= Supplied records =
____

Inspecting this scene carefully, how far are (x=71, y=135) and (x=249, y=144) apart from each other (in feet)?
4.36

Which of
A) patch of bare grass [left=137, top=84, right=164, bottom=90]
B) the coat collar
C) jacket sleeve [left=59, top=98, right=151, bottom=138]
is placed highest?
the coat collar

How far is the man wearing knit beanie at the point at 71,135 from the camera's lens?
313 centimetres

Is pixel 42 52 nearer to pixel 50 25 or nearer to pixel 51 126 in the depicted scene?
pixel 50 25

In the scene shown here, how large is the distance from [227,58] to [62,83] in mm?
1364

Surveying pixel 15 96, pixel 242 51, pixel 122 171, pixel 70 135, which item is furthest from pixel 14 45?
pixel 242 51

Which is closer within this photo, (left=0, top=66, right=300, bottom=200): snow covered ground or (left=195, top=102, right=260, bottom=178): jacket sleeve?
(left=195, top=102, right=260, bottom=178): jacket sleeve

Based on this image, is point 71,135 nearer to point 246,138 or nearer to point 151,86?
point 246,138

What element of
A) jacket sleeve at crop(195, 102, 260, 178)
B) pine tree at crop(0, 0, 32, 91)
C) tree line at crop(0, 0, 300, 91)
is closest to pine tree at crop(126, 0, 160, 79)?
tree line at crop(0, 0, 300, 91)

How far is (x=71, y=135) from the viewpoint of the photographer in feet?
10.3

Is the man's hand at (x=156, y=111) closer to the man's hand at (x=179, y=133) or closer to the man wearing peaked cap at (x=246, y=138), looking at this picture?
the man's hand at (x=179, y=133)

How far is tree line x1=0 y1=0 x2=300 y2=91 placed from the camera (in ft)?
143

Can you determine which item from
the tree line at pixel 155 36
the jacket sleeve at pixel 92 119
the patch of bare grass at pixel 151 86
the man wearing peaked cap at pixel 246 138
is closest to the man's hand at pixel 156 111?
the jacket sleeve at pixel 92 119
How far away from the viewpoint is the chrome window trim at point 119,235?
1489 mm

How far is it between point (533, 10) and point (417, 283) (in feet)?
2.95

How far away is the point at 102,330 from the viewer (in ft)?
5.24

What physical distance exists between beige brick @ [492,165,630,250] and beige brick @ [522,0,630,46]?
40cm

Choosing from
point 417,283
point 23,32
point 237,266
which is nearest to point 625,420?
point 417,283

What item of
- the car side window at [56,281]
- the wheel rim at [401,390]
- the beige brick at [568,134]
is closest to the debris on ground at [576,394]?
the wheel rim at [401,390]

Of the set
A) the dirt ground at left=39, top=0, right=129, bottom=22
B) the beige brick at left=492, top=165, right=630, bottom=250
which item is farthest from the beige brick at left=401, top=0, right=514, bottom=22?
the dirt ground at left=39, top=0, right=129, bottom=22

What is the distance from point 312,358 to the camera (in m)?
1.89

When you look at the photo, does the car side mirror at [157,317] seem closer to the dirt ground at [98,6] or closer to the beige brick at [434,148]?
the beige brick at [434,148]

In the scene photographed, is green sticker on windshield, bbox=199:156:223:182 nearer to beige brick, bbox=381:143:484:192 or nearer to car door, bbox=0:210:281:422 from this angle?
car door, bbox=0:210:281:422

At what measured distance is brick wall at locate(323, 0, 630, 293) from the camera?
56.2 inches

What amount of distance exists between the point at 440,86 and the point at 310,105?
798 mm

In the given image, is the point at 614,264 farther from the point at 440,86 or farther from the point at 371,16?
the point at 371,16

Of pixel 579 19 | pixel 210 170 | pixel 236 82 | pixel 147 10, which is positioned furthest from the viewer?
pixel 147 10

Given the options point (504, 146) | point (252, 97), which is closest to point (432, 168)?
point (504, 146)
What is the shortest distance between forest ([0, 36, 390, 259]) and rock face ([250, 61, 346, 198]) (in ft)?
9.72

____

= Stated task =
Output the records exactly, including every line.

= Result of this task =
Inspecting this scene carefully, how far are (x=71, y=135) and (x=249, y=144) apart from each other (in feet)?
4.36

Which of
A) patch of bare grass [left=137, top=84, right=164, bottom=90]
B) the coat collar
C) jacket sleeve [left=59, top=98, right=151, bottom=138]
is placed highest?
the coat collar

How far is the man wearing knit beanie at the point at 71,135 from the camera's lens?
313 centimetres

Is pixel 42 52 nearer to pixel 50 25 or nearer to pixel 51 126 in the depicted scene?
pixel 50 25

In the scene shown here, how large is the distance from [227,58] to [62,83] in mm?
1364

Surveying pixel 15 96, pixel 242 51, pixel 122 171, pixel 70 135, which item is furthest from pixel 14 45?
pixel 242 51

Which is closer within this photo, (left=0, top=66, right=300, bottom=200): snow covered ground or (left=195, top=102, right=260, bottom=178): jacket sleeve?
(left=195, top=102, right=260, bottom=178): jacket sleeve

Based on this image, is point 71,135 nearer to point 246,138 or nearer to point 151,86?
point 246,138

What element of
A) jacket sleeve at crop(195, 102, 260, 178)
B) pine tree at crop(0, 0, 32, 91)
C) tree line at crop(0, 0, 300, 91)
is closest to pine tree at crop(126, 0, 160, 79)?
tree line at crop(0, 0, 300, 91)

How far is (x=71, y=135) from the viewpoint of the photographer in feet?
10.3

Is the man's hand at (x=156, y=111) closer to the man's hand at (x=179, y=133) or closer to the man wearing peaked cap at (x=246, y=138), looking at this picture?
the man's hand at (x=179, y=133)

How far is tree line x1=0 y1=0 x2=300 y2=91 placed from the camera (in ft)?
143

Can you determine which item from
the tree line at pixel 155 36
the jacket sleeve at pixel 92 119
the patch of bare grass at pixel 151 86
the man wearing peaked cap at pixel 246 138
is closest to the man's hand at pixel 156 111?
the jacket sleeve at pixel 92 119
How far away from the viewpoint is the chrome window trim at point 119,235?
1489 mm

How far is it between point (533, 10) and point (417, 283) (in feet)?
2.95

How far away is the point at 102,330 from the viewer (in ft)?
5.24

What physical distance exists between beige brick @ [492,165,630,250] and beige brick @ [522,0,630,46]?
40cm

Choosing from
point 417,283
point 23,32
point 237,266
which is nearest to point 625,420?
point 417,283

What item of
- the car side window at [56,281]
- the wheel rim at [401,390]
- the beige brick at [568,134]
is closest to the debris on ground at [576,394]?
the wheel rim at [401,390]

Of the set
A) the dirt ground at left=39, top=0, right=129, bottom=22
B) the beige brick at left=492, top=165, right=630, bottom=250
which item is farthest from the beige brick at left=401, top=0, right=514, bottom=22?
the dirt ground at left=39, top=0, right=129, bottom=22

What is the distance from point 312,358 to the camera (in m)?
1.89

When you look at the photo, does the car side mirror at [157,317] seem closer to the dirt ground at [98,6] or closer to the beige brick at [434,148]?
the beige brick at [434,148]

In the scene photographed, is green sticker on windshield, bbox=199:156:223:182 nearer to beige brick, bbox=381:143:484:192 or nearer to car door, bbox=0:210:281:422 from this angle?
car door, bbox=0:210:281:422

At what measured distance is brick wall at locate(323, 0, 630, 293) from the camera?
56.2 inches

What amount of distance exists between the point at 440,86 and the point at 310,105?
798 mm

In the given image, is the point at 614,264 farther from the point at 440,86 or farther from the point at 371,16?
the point at 371,16

Of pixel 579 19 | pixel 210 170 | pixel 236 82 | pixel 147 10, which is positioned furthest from the viewer?
pixel 147 10

Given the options point (504, 146) | point (252, 97), which is closest to point (432, 168)?
point (504, 146)
What is the shortest distance between forest ([0, 36, 390, 259]) and rock face ([250, 61, 346, 198]) (in ft)?
9.72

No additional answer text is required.